### Work request
Take the line with "Malmö Exportaffär, AB" and every line after it, through the end of the listing, and give them again exactly, pictures excluded.

### Data supplied
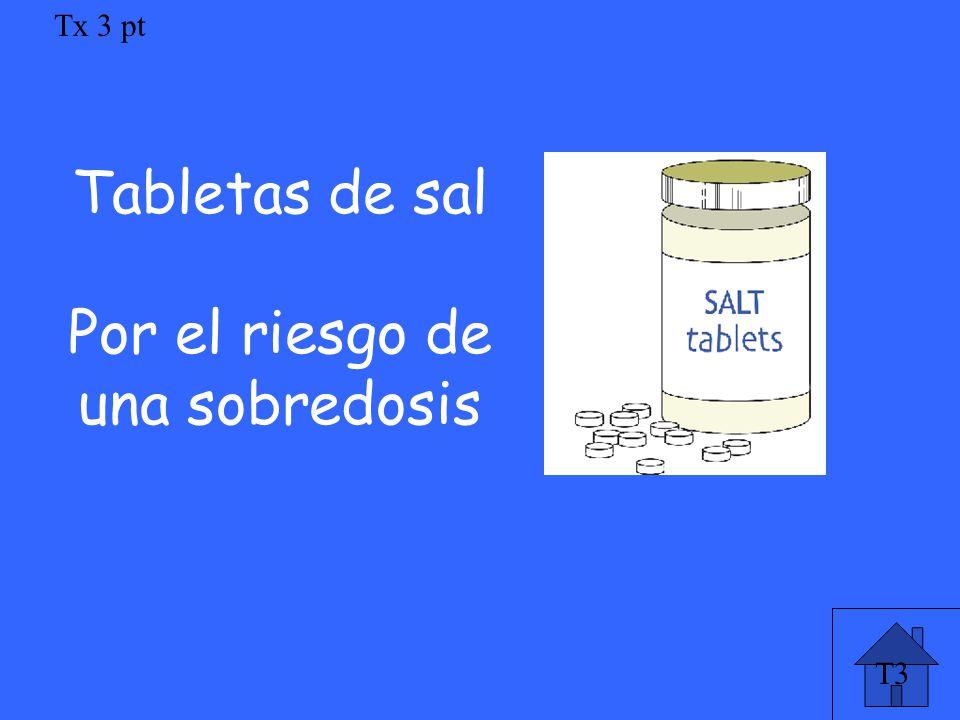 Tx 3 pt Tabletas de sal Por el riesgo de una sobredosis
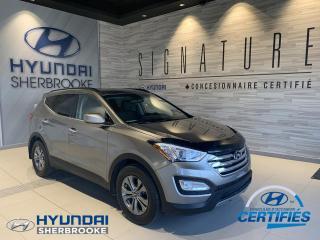 Used 2015 Hyundai Santa Fe 2.0T PREMIUM+AWD+BANCS CHAUFF+BLUETOOTH for sale in Sherbrooke, QC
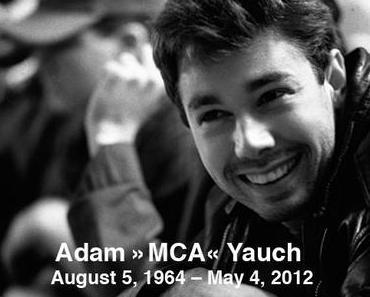 """Adam """"MCA"""" Yauch – Ein großartiger Nachruf!"""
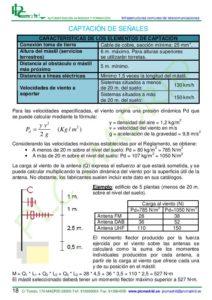 https://www.plcmadrid.es/wp-content/uploads/MT-ICT-page-020-212x300.jpg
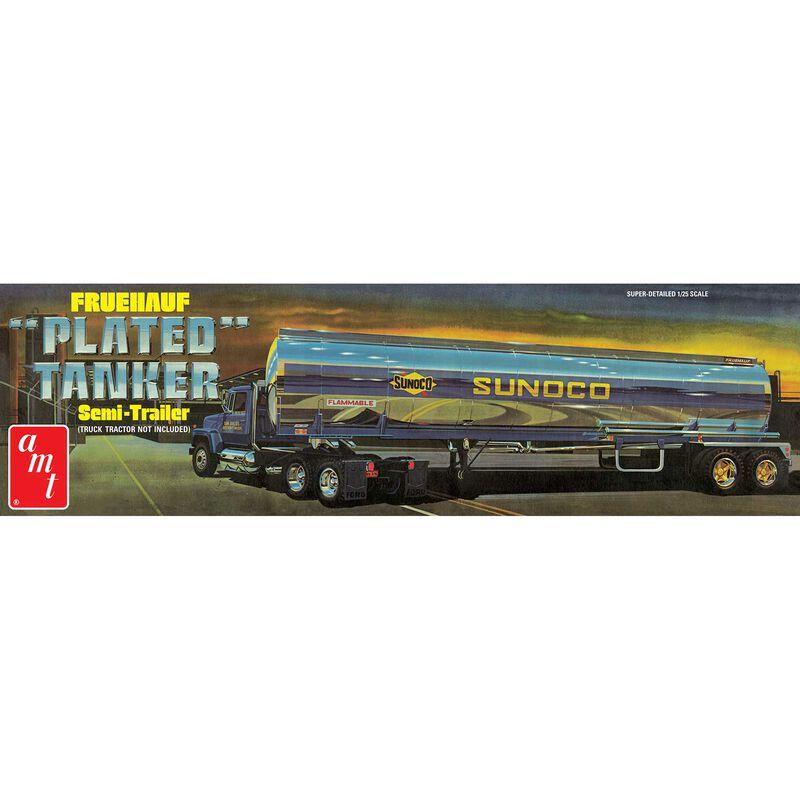 Fruehauf Plated Tanker Trailer (Sunoco)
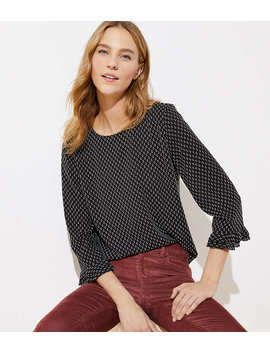 Clip Dot Double Ruffle Cuff Blouse by Loft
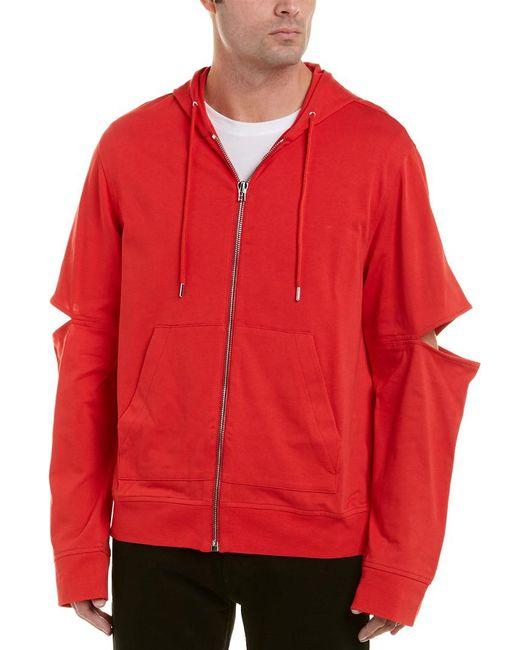 Helmut Lang Red Slit Arm Hoodie for men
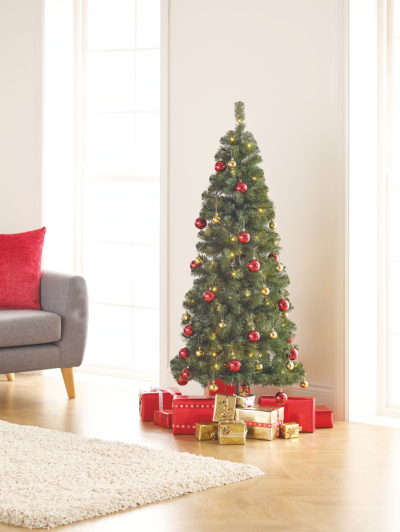 5ft Pop Up Pre Lit Led Christmas Tree Red And Gold Baubles Christmas Shop George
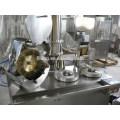 DTJ Máquina de llenado semiautomática de la cápsula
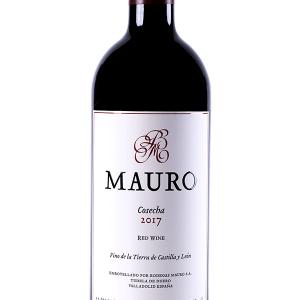 Mauro Tinto 75cl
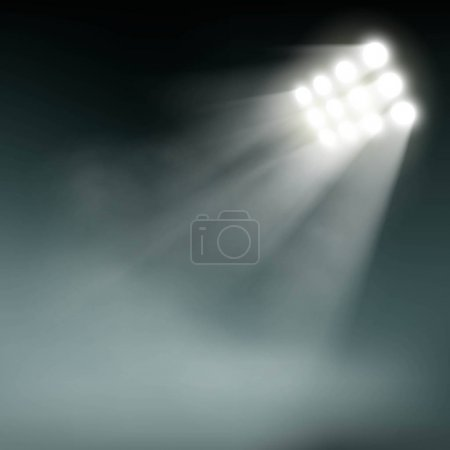 Stadium lights on dark background.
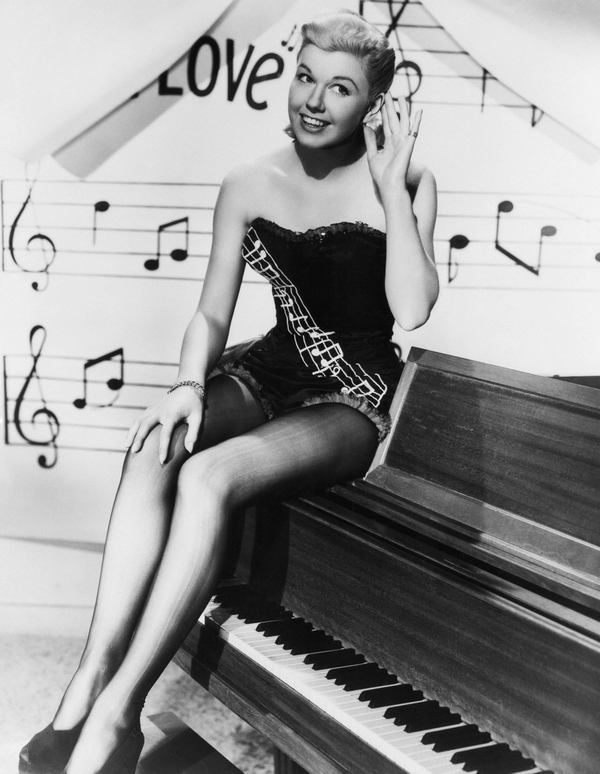 theniftyfifties:  Doris Day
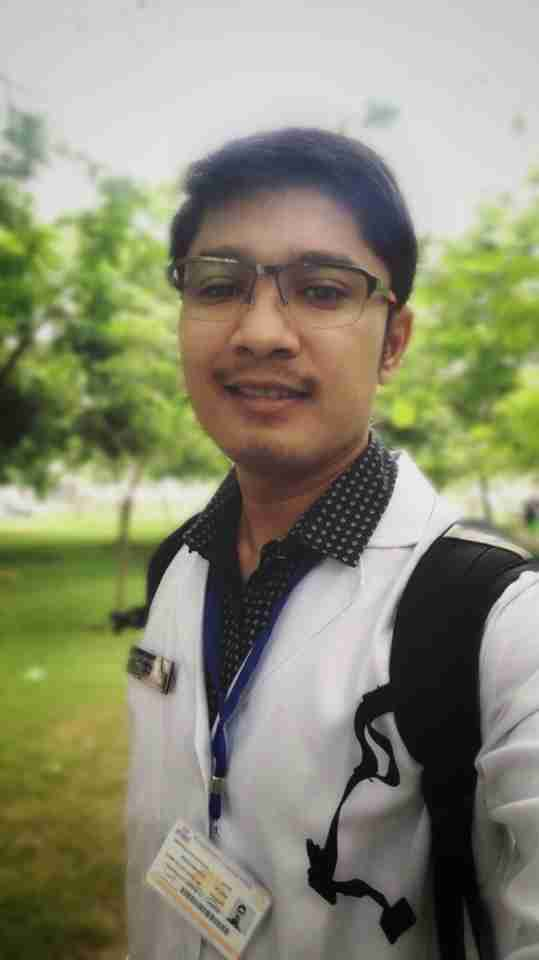 Dr. Piyush Padhiyar's profile on Curofy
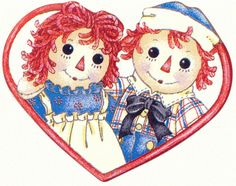 .my favorite dolls when I was a little girl...and now you know I am old...lol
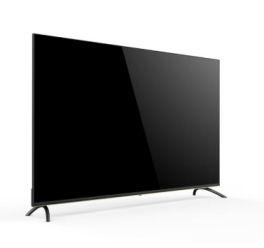 Chiq U55H7N 55-Zoll Ultra-HD Fernseher im Black Week Angebot » Real 25.11.2019 - KW 49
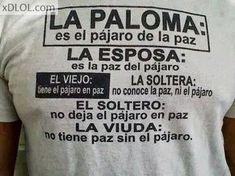 Significados: Paloma, Esposa, Viejo, Soltera, Soltero y Viuda
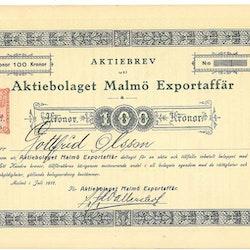 Malmö Exportaffär, AB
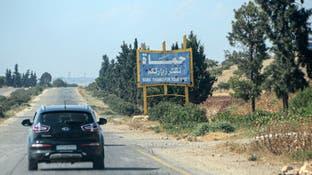 ضربات وانفجارات في حماة.. ودمشق تتهم إسرائيل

### Expected answer
 Malmö Exportaffär, AB
 ضربات وانفجارات في حماة.. ودمشق تتهم إسرائيل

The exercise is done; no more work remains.